Pagina:Opere varie (Manzoni).djvu/612

606 dell’unità della lingua


Tre cagioni ci danno anima a sperare il contrario: l’effetto immediato e, diremo così, iniziale che produrrebbe per sè medesimo, al suo apparire, un vocabolario così fatto; l’aiuto efficacissimo che riceverebbe da de’ vocabolari, formati su di esso, de’ vari idiomi d’Italia; gli aiuti che il Governo può dare all’impresa, e de’ quali passeremo a sottomettere al giudizio del signor Ministro quelli che ci paiono più praticabili, dopo avere addotto qualche argomento intorno ai due altri capi accennati dianzi.

Riguardo al primo, tra l’effetto che può produrre il concetto astratto d’un vocabolario (come di qualunque altro istrumento, sia materiale, sia morale) e l’effetto del vederlo in una forma reale e concreta, corre un grandissimo divario.

Il concetto ideale, ravvolto, in certa maniera, nel suo nome, non presentando nulla di distinto, non accennando alcun modo d’attuazione, non offrendo alcun saggio sensibile della sua attitudine, e della sua opportunità, e obbligando quindi le menti a cercar tutto questo da sè, non può evidentemente diventare oggetto della preoccupazione, non diremo d’un pubblico intero, ma nemmeno d’una parte notabile d’un pubblico.

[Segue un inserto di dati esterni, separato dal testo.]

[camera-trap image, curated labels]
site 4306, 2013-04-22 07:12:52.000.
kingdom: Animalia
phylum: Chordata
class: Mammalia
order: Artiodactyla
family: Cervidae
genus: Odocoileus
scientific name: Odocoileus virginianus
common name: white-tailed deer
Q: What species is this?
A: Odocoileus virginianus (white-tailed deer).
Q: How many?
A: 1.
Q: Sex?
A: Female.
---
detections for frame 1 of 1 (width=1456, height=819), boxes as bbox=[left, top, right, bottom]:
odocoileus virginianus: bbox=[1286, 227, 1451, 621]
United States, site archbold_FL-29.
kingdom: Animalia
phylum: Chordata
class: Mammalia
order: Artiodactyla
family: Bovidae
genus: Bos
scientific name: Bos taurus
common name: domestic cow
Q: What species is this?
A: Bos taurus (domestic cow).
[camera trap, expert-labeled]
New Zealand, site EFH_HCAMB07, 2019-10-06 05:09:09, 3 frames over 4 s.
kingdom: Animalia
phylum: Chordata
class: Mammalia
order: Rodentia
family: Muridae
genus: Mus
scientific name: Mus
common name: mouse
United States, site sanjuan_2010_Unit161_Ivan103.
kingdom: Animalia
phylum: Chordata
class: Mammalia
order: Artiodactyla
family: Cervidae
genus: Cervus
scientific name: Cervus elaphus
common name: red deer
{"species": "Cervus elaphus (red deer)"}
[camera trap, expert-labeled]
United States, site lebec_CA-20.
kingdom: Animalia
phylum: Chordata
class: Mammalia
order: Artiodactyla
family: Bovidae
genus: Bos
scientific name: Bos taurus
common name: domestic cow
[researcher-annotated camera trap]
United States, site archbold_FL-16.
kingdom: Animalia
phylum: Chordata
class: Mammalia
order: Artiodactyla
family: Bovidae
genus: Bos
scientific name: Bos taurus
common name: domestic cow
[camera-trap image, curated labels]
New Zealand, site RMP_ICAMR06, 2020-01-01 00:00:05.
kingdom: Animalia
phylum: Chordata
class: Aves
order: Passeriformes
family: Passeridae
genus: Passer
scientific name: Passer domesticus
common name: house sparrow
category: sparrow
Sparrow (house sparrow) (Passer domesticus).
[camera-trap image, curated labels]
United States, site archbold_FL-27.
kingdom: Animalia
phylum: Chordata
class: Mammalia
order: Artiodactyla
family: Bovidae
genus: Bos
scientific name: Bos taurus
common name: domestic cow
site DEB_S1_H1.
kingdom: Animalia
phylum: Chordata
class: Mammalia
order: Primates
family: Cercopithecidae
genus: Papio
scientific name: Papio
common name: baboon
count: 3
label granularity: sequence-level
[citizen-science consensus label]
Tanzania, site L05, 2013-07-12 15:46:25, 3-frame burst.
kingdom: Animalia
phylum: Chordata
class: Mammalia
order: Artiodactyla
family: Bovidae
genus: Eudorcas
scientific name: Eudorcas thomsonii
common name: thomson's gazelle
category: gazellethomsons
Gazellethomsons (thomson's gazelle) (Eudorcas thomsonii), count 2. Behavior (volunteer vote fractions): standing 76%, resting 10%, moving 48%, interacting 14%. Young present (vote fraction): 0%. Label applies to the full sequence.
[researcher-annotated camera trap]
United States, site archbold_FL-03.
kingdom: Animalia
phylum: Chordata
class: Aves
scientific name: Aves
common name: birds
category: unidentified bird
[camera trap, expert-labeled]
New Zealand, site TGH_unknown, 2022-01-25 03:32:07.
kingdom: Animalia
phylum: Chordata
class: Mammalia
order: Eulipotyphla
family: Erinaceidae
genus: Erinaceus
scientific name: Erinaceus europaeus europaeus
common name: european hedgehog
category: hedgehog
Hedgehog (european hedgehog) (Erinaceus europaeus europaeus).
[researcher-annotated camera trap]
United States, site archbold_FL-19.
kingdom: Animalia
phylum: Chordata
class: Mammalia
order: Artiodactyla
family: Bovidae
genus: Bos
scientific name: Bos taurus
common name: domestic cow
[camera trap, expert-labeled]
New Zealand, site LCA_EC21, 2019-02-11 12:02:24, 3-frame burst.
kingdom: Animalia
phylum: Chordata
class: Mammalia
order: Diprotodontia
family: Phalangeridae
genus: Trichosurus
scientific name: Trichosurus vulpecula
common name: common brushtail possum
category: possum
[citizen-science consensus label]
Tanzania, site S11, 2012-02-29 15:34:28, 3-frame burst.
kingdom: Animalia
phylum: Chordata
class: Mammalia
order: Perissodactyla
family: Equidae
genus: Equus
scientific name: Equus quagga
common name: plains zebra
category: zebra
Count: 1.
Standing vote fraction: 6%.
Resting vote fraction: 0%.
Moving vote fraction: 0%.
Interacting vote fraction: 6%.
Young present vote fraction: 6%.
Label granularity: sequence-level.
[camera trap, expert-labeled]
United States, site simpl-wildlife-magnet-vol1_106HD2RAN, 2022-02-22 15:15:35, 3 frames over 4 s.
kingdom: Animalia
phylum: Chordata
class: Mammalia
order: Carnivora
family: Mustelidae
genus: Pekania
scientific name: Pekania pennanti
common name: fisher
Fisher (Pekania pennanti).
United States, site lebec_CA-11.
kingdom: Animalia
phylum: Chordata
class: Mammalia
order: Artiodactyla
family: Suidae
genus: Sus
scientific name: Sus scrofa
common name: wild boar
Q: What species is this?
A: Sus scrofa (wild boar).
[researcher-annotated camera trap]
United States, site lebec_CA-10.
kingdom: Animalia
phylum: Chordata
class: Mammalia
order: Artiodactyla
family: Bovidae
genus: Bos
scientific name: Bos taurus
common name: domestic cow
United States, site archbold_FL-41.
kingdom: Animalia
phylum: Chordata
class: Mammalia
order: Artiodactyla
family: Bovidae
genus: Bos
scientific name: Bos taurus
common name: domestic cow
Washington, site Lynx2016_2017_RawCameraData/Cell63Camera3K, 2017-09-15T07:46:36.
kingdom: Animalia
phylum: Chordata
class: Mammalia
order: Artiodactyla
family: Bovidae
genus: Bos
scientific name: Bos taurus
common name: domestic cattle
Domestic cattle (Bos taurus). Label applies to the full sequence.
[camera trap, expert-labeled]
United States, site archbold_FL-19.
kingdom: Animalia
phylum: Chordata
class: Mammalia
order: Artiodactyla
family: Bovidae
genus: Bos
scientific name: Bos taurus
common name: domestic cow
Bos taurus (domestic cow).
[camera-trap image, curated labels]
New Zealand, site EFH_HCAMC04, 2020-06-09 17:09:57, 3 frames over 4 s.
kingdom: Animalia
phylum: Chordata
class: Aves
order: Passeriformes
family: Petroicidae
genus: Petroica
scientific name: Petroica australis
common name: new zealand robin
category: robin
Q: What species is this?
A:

Invece, un vocabolario positivo, col porgere i mezzi opportuni, fa avvertire il bisogno che se n’aveva, e rende manifesta la sua virtù nell’esercitarla. E sarebbe fare ingiuria al retto senso degl’Italiani il mettere in dubbio, che, all’apparire d’un mezzo pratico d’intendersi tra tutti loro, come s’intendono in frazioni separate, non ne sia scossa quella svogliatezza che è nata per l’appunto in gran parte dal non veder nulla d’attuale (e del resto, nemmen d’attuabile) in tutto il discutere che s’è fatto intorno alla lingua italiana.

Abbiamo accennato in secondo luogo, che i vocabolari degli altri idiomi sarebbero un mezzo efficacissimo per diffondere la lingua del vocabolario destinato a diventar comune. Avremmo quasi potuto dire: un mezzo indispensabile; giacchè un vocabolario non comparativo, può bensì insegnare se tali e tali vocaboli appartengano, o no, a una data lingua, può dare di essi una più precisa intelligenza con accurate definizioni, può indicare le loro varie attitudini e i loro accompagnamenti, con esempi cavati dall’uso generale e vivente (com’è nel vocabolario, francese citato sopra); ma questi servizi non li può prestare se non a chi conosca già materialmente i vocaboli intorno ai quali gli occorrano quelle altre cognizioni. Ciò che occorre a noi, in una gran parte de’ casi, è d’apprendere i vocaboli medesimi; e a ciò servono, come naturalissimi interpreti, i vocabolari degli altri idiomi. Sono il noto che può condurre all’ignoto desiderato, o certamente desiderabilissimo.

Noi siamo ben lontani dall’intenzione di svilire i lavori già fatti per un tal fine, e alcuni condotti con lunghe e diligenti ricerche. Ma importa all’argomento il notare la scarsa loro efficacia, e indicarne la cagione. È la solita: il non aver avuto una unità da opporre a dell’altre unità. Non l’avevano, nè tutti insieme, nè ognuno da sè, adoprando ognuno più critèri per la scelta de’ vocaboli da contrapporsi a quelli del suo idioma, prendendone, e da altri vocabolari, e da scritti di varie sorti, mettendo alle volte più locuzioni, più o meno probabili, a fronte di una locuzione certa del loro idioma; alle volte, locuzioni antiquate e morte, a fronte di locuzioni piene di vita, e fino qualche locuzione inventata da uno scrittore per suo uso, e che si trova in un libro solo, e in nessuna bocca; pescando insomma in quel guazzabuglio che s’è detto sopra.

Non essendo però inclinati a negar nulla di vero, riconosciamo senza difficoltà che, anche in que’ vocabolari, si trova una parte d’identico e di certo, ma una parte solamente e confusa in una mescolanza di cose eterogenee, mentre ciò che occorre è un tutto distinto.